In [1]:
import re
import tqdm
import string
from nltk.corpus import stopwords
from nltk.tokenize import TweetTokenizer
import pandas as pd
import numpy as np
import warnings
from argparse import Namespace
from bs4 import BeautifulSoup
from nltk.stem import WordNetLemmatizer
from collections import defaultdict
from sklearn.model_selection import train_test_split
from sklearn.linear_model import LogisticRegression
from sklearn.feature_extraction.text import TfidfVectorizer

warnings.filterwarnings('ignore')

In [2]:
args = Namespace(
    train_file_path = './data/raw_data/labeledTrainData.tsv',
    test_file_path = './data/raw_data/testData.tsv'
)

In [3]:
## Load Data
train_df = pd.read_csv(args.train_file_path, delimiter='\t')
test_df = pd.read_csv(args.test_file_path, delimiter='\t')

In [4]:
## Split data into train and val data
X_train, X_val, y_train, y_val = train_test_split(train_df['review'].tolist(),train_df['sentiment'].tolist(), 
                                                  test_size = 0.3,
                                                 random_state = 121)

In [5]:
len(X_train), len(y_train), len(X_val), len(y_val)

(17500, 17500, 7500, 7500)

In [6]:
tokenizer = TweetTokenizer()
lemmatizer = WordNetLemmatizer()
stop_words = stopwords.words('english')
remove_words = string.punctuation + '0123456789'

In [7]:
def process_review(review):
    
    review = BeautifulSoup(review).get_text()    
    review = re.sub('^\w+','', review)
    review = re.sub('[.]','', review)
    tokens = tokenizer.tokenize(review)
    tokens = [lemmatizer.lemmatize(w.lower()) for w in tokens]
    clean_tokens = [w for w in tokens if w not in stop_words and w not in remove_words]
    
    return " ".join(clean_tokens)

In [8]:
clean_X_train = list(map(lambda x: process_review(x),X_train))
clean_X_val = list(map(lambda x: process_review(x),X_val))

In [9]:
## Create TF-IDF matrix on train data
vectorizer = TfidfVectorizer(min_df=5, ngram_range=(1,1))
X_train_features = vectorizer.fit_transform(clean_X_train)
len(vectorizer.vocabulary_)

20788

In [10]:
model = LogisticRegression()
model.fit(X_train_features,y_train)

LogisticRegression(C=1.0, class_weight=None, dual=False, fit_intercept=True,
                   intercept_scaling=1, l1_ratio=None, max_iter=100,
                   multi_class='warn', n_jobs=None, penalty='l2',
                   random_state=None, solver='warn', tol=0.0001, verbose=0,
                   warm_start=False)

In [11]:
print(f"Train Accuracy : {model.score(X_train_features,y_train)}")

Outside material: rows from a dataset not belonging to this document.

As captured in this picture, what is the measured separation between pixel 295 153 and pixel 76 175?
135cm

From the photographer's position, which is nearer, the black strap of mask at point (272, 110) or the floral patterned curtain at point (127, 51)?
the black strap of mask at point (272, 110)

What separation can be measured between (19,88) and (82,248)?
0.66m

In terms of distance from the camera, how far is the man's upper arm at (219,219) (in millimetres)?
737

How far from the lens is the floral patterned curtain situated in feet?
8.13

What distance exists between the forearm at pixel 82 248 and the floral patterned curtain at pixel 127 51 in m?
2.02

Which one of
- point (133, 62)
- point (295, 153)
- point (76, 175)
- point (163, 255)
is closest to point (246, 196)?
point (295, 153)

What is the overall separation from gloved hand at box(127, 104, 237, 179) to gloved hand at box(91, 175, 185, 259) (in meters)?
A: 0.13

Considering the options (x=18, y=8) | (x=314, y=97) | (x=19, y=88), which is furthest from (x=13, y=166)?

Train Accuracy : 0.9320571428571428


In [12]:
## Convert into features
X_val_features = vectorizer.transform(clean_X_val)
print(f"Val Accuracy : {model.score(X_val_features,y_val)}")

Val Accuracy : 0.8864


## 2- gram

In [13]:
## Create TF-IDF matrix on train data
vectorizer = TfidfVectorizer(min_df=5, ngram_range=(1,2))
X_train_features = vectorizer.fit_transform(clean_X_train)
len(vectorizer.vocabulary_)

66323

In [14]:
model = LogisticRegression()
model.fit(X_train_features,y_train)

LogisticRegression(C=1.0, class_weight=None, dual=False, fit_intercept=True,
                   intercept_scaling=1, l1_ratio=None, max_iter=100,
                   multi_class='warn', n_jobs=None, penalty='l2',
                   random_state=None, solver='warn', tol=0.0001, verbose=0,
                   warm_start=False)

In [15]:
print(f"Train Accuracy : {model.score(X_train_features,y_train)}")

Train Accuracy : 0.9466857142857142


In [16]:
## Convert into features
X_val_features = vectorizer.transform(clean_X_val)
print(f"Val Accuracy : {model.score(X_val_features,y_val)}")

Val Accuracy : 0.8884